Harrogate millionaire in £2m bid to end stand-off

Harrogate businesswoman Jan Fletcher. (S)

Harrogate businesswoman Jan Fletcher. (S)

Millionaire businesswoman Jan Fletcher has moved to try to end her stand-off with Leeds City Council over money it is owed from her failed Leeds Arena legal challenge.

Council bosses recently announced they were bringing a bankruptcy action against Ms Fletcher, who owes the local authority £2m in interim costs following the arena case.

But, during an initial bankruptcy hearing at Harrogate County Court last Wednesday, her legal team said she would be making an offer to the council regarding the costs. The hearing was adjourned, leaving the council waiting to see what form the entrepreneur’s offer would take.

A Leeds City Council spokeswoman said: “We are determined to pursue recovery of the very significant costs to us of defending this case and will look at any offer very closely to see if Ms Fletcher can come forward with credible proposals for meeting her debts to council taxpayers in Leeds.”

Ms Fletcher took the council to court following its decision in 2008 to make Clay Pit Lane, in Leeds city centre, the home of the arena.

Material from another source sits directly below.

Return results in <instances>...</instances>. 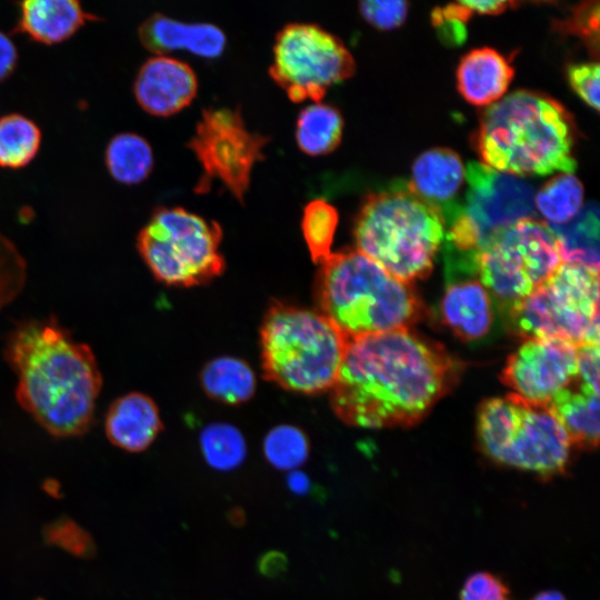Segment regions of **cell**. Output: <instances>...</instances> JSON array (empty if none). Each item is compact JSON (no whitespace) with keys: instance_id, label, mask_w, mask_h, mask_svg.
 <instances>
[{"instance_id":"obj_1","label":"cell","mask_w":600,"mask_h":600,"mask_svg":"<svg viewBox=\"0 0 600 600\" xmlns=\"http://www.w3.org/2000/svg\"><path fill=\"white\" fill-rule=\"evenodd\" d=\"M461 364L411 329L352 339L330 391L334 413L362 428L408 427L458 381Z\"/></svg>"},{"instance_id":"obj_2","label":"cell","mask_w":600,"mask_h":600,"mask_svg":"<svg viewBox=\"0 0 600 600\" xmlns=\"http://www.w3.org/2000/svg\"><path fill=\"white\" fill-rule=\"evenodd\" d=\"M4 359L17 376L19 404L54 437L91 426L102 386L94 353L56 320H28L8 336Z\"/></svg>"},{"instance_id":"obj_3","label":"cell","mask_w":600,"mask_h":600,"mask_svg":"<svg viewBox=\"0 0 600 600\" xmlns=\"http://www.w3.org/2000/svg\"><path fill=\"white\" fill-rule=\"evenodd\" d=\"M571 116L556 100L519 90L481 113L476 148L483 164L513 176L573 173Z\"/></svg>"},{"instance_id":"obj_4","label":"cell","mask_w":600,"mask_h":600,"mask_svg":"<svg viewBox=\"0 0 600 600\" xmlns=\"http://www.w3.org/2000/svg\"><path fill=\"white\" fill-rule=\"evenodd\" d=\"M316 299L319 311L349 341L410 329L422 314L411 283L391 276L357 249L332 252L320 263Z\"/></svg>"},{"instance_id":"obj_5","label":"cell","mask_w":600,"mask_h":600,"mask_svg":"<svg viewBox=\"0 0 600 600\" xmlns=\"http://www.w3.org/2000/svg\"><path fill=\"white\" fill-rule=\"evenodd\" d=\"M444 234L441 209L411 187L368 194L353 227L357 250L408 283L430 273Z\"/></svg>"},{"instance_id":"obj_6","label":"cell","mask_w":600,"mask_h":600,"mask_svg":"<svg viewBox=\"0 0 600 600\" xmlns=\"http://www.w3.org/2000/svg\"><path fill=\"white\" fill-rule=\"evenodd\" d=\"M266 379L304 394L329 391L349 340L319 310L274 302L260 330Z\"/></svg>"},{"instance_id":"obj_7","label":"cell","mask_w":600,"mask_h":600,"mask_svg":"<svg viewBox=\"0 0 600 600\" xmlns=\"http://www.w3.org/2000/svg\"><path fill=\"white\" fill-rule=\"evenodd\" d=\"M477 434L482 452L502 466L550 478L570 462L571 442L549 407L513 393L482 402Z\"/></svg>"},{"instance_id":"obj_8","label":"cell","mask_w":600,"mask_h":600,"mask_svg":"<svg viewBox=\"0 0 600 600\" xmlns=\"http://www.w3.org/2000/svg\"><path fill=\"white\" fill-rule=\"evenodd\" d=\"M503 318L507 329L524 341L556 338L599 344V271L562 262Z\"/></svg>"},{"instance_id":"obj_9","label":"cell","mask_w":600,"mask_h":600,"mask_svg":"<svg viewBox=\"0 0 600 600\" xmlns=\"http://www.w3.org/2000/svg\"><path fill=\"white\" fill-rule=\"evenodd\" d=\"M222 230L214 221L183 208H157L139 231L137 248L154 278L168 286L211 281L224 268Z\"/></svg>"},{"instance_id":"obj_10","label":"cell","mask_w":600,"mask_h":600,"mask_svg":"<svg viewBox=\"0 0 600 600\" xmlns=\"http://www.w3.org/2000/svg\"><path fill=\"white\" fill-rule=\"evenodd\" d=\"M464 178V206H451L443 212L448 224L444 251L478 257L498 232L533 218L534 190L526 180L478 161L468 164Z\"/></svg>"},{"instance_id":"obj_11","label":"cell","mask_w":600,"mask_h":600,"mask_svg":"<svg viewBox=\"0 0 600 600\" xmlns=\"http://www.w3.org/2000/svg\"><path fill=\"white\" fill-rule=\"evenodd\" d=\"M562 263L548 223L524 219L501 230L477 258L478 276L503 314Z\"/></svg>"},{"instance_id":"obj_12","label":"cell","mask_w":600,"mask_h":600,"mask_svg":"<svg viewBox=\"0 0 600 600\" xmlns=\"http://www.w3.org/2000/svg\"><path fill=\"white\" fill-rule=\"evenodd\" d=\"M354 71L343 42L317 24L290 23L277 34L270 76L293 102H321L329 87Z\"/></svg>"},{"instance_id":"obj_13","label":"cell","mask_w":600,"mask_h":600,"mask_svg":"<svg viewBox=\"0 0 600 600\" xmlns=\"http://www.w3.org/2000/svg\"><path fill=\"white\" fill-rule=\"evenodd\" d=\"M268 141V137L247 128L238 110H203L187 144L202 168L196 192H207L218 180L243 203L253 166L263 159Z\"/></svg>"},{"instance_id":"obj_14","label":"cell","mask_w":600,"mask_h":600,"mask_svg":"<svg viewBox=\"0 0 600 600\" xmlns=\"http://www.w3.org/2000/svg\"><path fill=\"white\" fill-rule=\"evenodd\" d=\"M578 377V346L556 338L526 340L507 360L501 380L527 402L548 406Z\"/></svg>"},{"instance_id":"obj_15","label":"cell","mask_w":600,"mask_h":600,"mask_svg":"<svg viewBox=\"0 0 600 600\" xmlns=\"http://www.w3.org/2000/svg\"><path fill=\"white\" fill-rule=\"evenodd\" d=\"M440 302L442 322L461 340L476 342L488 337L496 321V304L478 270L448 269Z\"/></svg>"},{"instance_id":"obj_16","label":"cell","mask_w":600,"mask_h":600,"mask_svg":"<svg viewBox=\"0 0 600 600\" xmlns=\"http://www.w3.org/2000/svg\"><path fill=\"white\" fill-rule=\"evenodd\" d=\"M198 91V79L186 62L153 56L139 68L133 82L138 104L154 117H169L188 107Z\"/></svg>"},{"instance_id":"obj_17","label":"cell","mask_w":600,"mask_h":600,"mask_svg":"<svg viewBox=\"0 0 600 600\" xmlns=\"http://www.w3.org/2000/svg\"><path fill=\"white\" fill-rule=\"evenodd\" d=\"M142 46L156 53L164 54L187 50L202 58L219 57L227 43L223 31L211 23H186L161 13L148 17L138 29Z\"/></svg>"},{"instance_id":"obj_18","label":"cell","mask_w":600,"mask_h":600,"mask_svg":"<svg viewBox=\"0 0 600 600\" xmlns=\"http://www.w3.org/2000/svg\"><path fill=\"white\" fill-rule=\"evenodd\" d=\"M17 4L16 31L47 46L70 39L87 22L101 20L86 11L77 0H26Z\"/></svg>"},{"instance_id":"obj_19","label":"cell","mask_w":600,"mask_h":600,"mask_svg":"<svg viewBox=\"0 0 600 600\" xmlns=\"http://www.w3.org/2000/svg\"><path fill=\"white\" fill-rule=\"evenodd\" d=\"M110 442L129 452L146 450L162 430L156 402L141 392H130L110 406L104 423Z\"/></svg>"},{"instance_id":"obj_20","label":"cell","mask_w":600,"mask_h":600,"mask_svg":"<svg viewBox=\"0 0 600 600\" xmlns=\"http://www.w3.org/2000/svg\"><path fill=\"white\" fill-rule=\"evenodd\" d=\"M512 77L513 68L498 51L474 49L459 63L458 90L474 106H490L506 93Z\"/></svg>"},{"instance_id":"obj_21","label":"cell","mask_w":600,"mask_h":600,"mask_svg":"<svg viewBox=\"0 0 600 600\" xmlns=\"http://www.w3.org/2000/svg\"><path fill=\"white\" fill-rule=\"evenodd\" d=\"M571 446L592 450L599 442V392L576 379L548 404Z\"/></svg>"},{"instance_id":"obj_22","label":"cell","mask_w":600,"mask_h":600,"mask_svg":"<svg viewBox=\"0 0 600 600\" xmlns=\"http://www.w3.org/2000/svg\"><path fill=\"white\" fill-rule=\"evenodd\" d=\"M464 172L462 161L454 151L431 149L416 159L410 187L421 198L442 210L462 186Z\"/></svg>"},{"instance_id":"obj_23","label":"cell","mask_w":600,"mask_h":600,"mask_svg":"<svg viewBox=\"0 0 600 600\" xmlns=\"http://www.w3.org/2000/svg\"><path fill=\"white\" fill-rule=\"evenodd\" d=\"M599 208L596 203L586 204L566 223L549 224L557 239L562 262L599 271Z\"/></svg>"},{"instance_id":"obj_24","label":"cell","mask_w":600,"mask_h":600,"mask_svg":"<svg viewBox=\"0 0 600 600\" xmlns=\"http://www.w3.org/2000/svg\"><path fill=\"white\" fill-rule=\"evenodd\" d=\"M204 392L212 399L239 404L256 391V376L250 366L234 357H218L208 362L200 376Z\"/></svg>"},{"instance_id":"obj_25","label":"cell","mask_w":600,"mask_h":600,"mask_svg":"<svg viewBox=\"0 0 600 600\" xmlns=\"http://www.w3.org/2000/svg\"><path fill=\"white\" fill-rule=\"evenodd\" d=\"M104 164L110 177L124 186L146 180L154 164L150 143L134 132L114 134L104 150Z\"/></svg>"},{"instance_id":"obj_26","label":"cell","mask_w":600,"mask_h":600,"mask_svg":"<svg viewBox=\"0 0 600 600\" xmlns=\"http://www.w3.org/2000/svg\"><path fill=\"white\" fill-rule=\"evenodd\" d=\"M343 118L333 106L313 102L302 109L297 119L296 140L309 156L332 152L341 142Z\"/></svg>"},{"instance_id":"obj_27","label":"cell","mask_w":600,"mask_h":600,"mask_svg":"<svg viewBox=\"0 0 600 600\" xmlns=\"http://www.w3.org/2000/svg\"><path fill=\"white\" fill-rule=\"evenodd\" d=\"M41 142V129L31 118L17 112L0 117V168H24L37 157Z\"/></svg>"},{"instance_id":"obj_28","label":"cell","mask_w":600,"mask_h":600,"mask_svg":"<svg viewBox=\"0 0 600 600\" xmlns=\"http://www.w3.org/2000/svg\"><path fill=\"white\" fill-rule=\"evenodd\" d=\"M583 203V187L572 173H560L534 196V206L550 222L562 224L574 218Z\"/></svg>"},{"instance_id":"obj_29","label":"cell","mask_w":600,"mask_h":600,"mask_svg":"<svg viewBox=\"0 0 600 600\" xmlns=\"http://www.w3.org/2000/svg\"><path fill=\"white\" fill-rule=\"evenodd\" d=\"M200 446L207 463L219 471H231L246 459L242 433L228 423H211L200 434Z\"/></svg>"},{"instance_id":"obj_30","label":"cell","mask_w":600,"mask_h":600,"mask_svg":"<svg viewBox=\"0 0 600 600\" xmlns=\"http://www.w3.org/2000/svg\"><path fill=\"white\" fill-rule=\"evenodd\" d=\"M338 221L337 209L323 199H314L304 207L301 230L314 263L320 264L332 253Z\"/></svg>"},{"instance_id":"obj_31","label":"cell","mask_w":600,"mask_h":600,"mask_svg":"<svg viewBox=\"0 0 600 600\" xmlns=\"http://www.w3.org/2000/svg\"><path fill=\"white\" fill-rule=\"evenodd\" d=\"M263 453L268 462L276 469L293 471L308 459V438L297 427L278 426L266 436Z\"/></svg>"},{"instance_id":"obj_32","label":"cell","mask_w":600,"mask_h":600,"mask_svg":"<svg viewBox=\"0 0 600 600\" xmlns=\"http://www.w3.org/2000/svg\"><path fill=\"white\" fill-rule=\"evenodd\" d=\"M27 280V263L16 244L0 232V310L17 298Z\"/></svg>"},{"instance_id":"obj_33","label":"cell","mask_w":600,"mask_h":600,"mask_svg":"<svg viewBox=\"0 0 600 600\" xmlns=\"http://www.w3.org/2000/svg\"><path fill=\"white\" fill-rule=\"evenodd\" d=\"M48 543L58 546L81 558H90L96 551L92 538L80 526L68 518L49 523L43 531Z\"/></svg>"},{"instance_id":"obj_34","label":"cell","mask_w":600,"mask_h":600,"mask_svg":"<svg viewBox=\"0 0 600 600\" xmlns=\"http://www.w3.org/2000/svg\"><path fill=\"white\" fill-rule=\"evenodd\" d=\"M359 7L362 17L371 26L381 30L399 27L408 12L406 1H363Z\"/></svg>"},{"instance_id":"obj_35","label":"cell","mask_w":600,"mask_h":600,"mask_svg":"<svg viewBox=\"0 0 600 600\" xmlns=\"http://www.w3.org/2000/svg\"><path fill=\"white\" fill-rule=\"evenodd\" d=\"M599 72L598 62L573 64L568 69L572 89L596 110L599 109Z\"/></svg>"},{"instance_id":"obj_36","label":"cell","mask_w":600,"mask_h":600,"mask_svg":"<svg viewBox=\"0 0 600 600\" xmlns=\"http://www.w3.org/2000/svg\"><path fill=\"white\" fill-rule=\"evenodd\" d=\"M461 600H511L503 582L488 572L470 576L460 594Z\"/></svg>"},{"instance_id":"obj_37","label":"cell","mask_w":600,"mask_h":600,"mask_svg":"<svg viewBox=\"0 0 600 600\" xmlns=\"http://www.w3.org/2000/svg\"><path fill=\"white\" fill-rule=\"evenodd\" d=\"M577 379L599 392V344L578 346Z\"/></svg>"},{"instance_id":"obj_38","label":"cell","mask_w":600,"mask_h":600,"mask_svg":"<svg viewBox=\"0 0 600 600\" xmlns=\"http://www.w3.org/2000/svg\"><path fill=\"white\" fill-rule=\"evenodd\" d=\"M18 64V50L12 39L0 30V82L8 79Z\"/></svg>"},{"instance_id":"obj_39","label":"cell","mask_w":600,"mask_h":600,"mask_svg":"<svg viewBox=\"0 0 600 600\" xmlns=\"http://www.w3.org/2000/svg\"><path fill=\"white\" fill-rule=\"evenodd\" d=\"M466 4L473 12L496 14L502 12L510 2L507 1H466Z\"/></svg>"},{"instance_id":"obj_40","label":"cell","mask_w":600,"mask_h":600,"mask_svg":"<svg viewBox=\"0 0 600 600\" xmlns=\"http://www.w3.org/2000/svg\"><path fill=\"white\" fill-rule=\"evenodd\" d=\"M287 479L291 491L298 494L307 493L309 489V480L304 473L293 470L288 474Z\"/></svg>"},{"instance_id":"obj_41","label":"cell","mask_w":600,"mask_h":600,"mask_svg":"<svg viewBox=\"0 0 600 600\" xmlns=\"http://www.w3.org/2000/svg\"><path fill=\"white\" fill-rule=\"evenodd\" d=\"M531 600H566V598L558 591H543L537 594Z\"/></svg>"}]
</instances>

It had been thought that Sweet Street in Holbeck - a site owned by her Harrogate-based Montpellier Estates firm - and land next to Leeds United’s Elland Road ground were the only places in contention to win the scheme.

In the event, the council chose the Clay Pit Lane location and decided to build the venue itself.

Ms Fletcher alleged she had been duped by council bosses into competing in a sham selection process.

Rejecting the £40m damages claim in February last year, Mr Justice Supperstone described her evidence as “unsatisfactory” and said she had a “tendency to exaggerate”.

At a hearing last October, the same judge gave Ms Fletcher four weeks to pay the council’s interim costs but no money was forthcoming.

Council chiefs have previously issued Ms Fletcher’s Montpellier firm with a winding-up petition. Receivers were called in on several pieces of property owned by the company, including the land at Sweet Street as well as the firm’s HQ in Cold Bath Road.

Speaking after her original court defeat last February, Ms Fletcher said she remained “passionate” about Leeds. The one-time businesswoman of the year added: “Anyone who knew what went on in this arena bid will understand why we took this action against Leeds City Council.”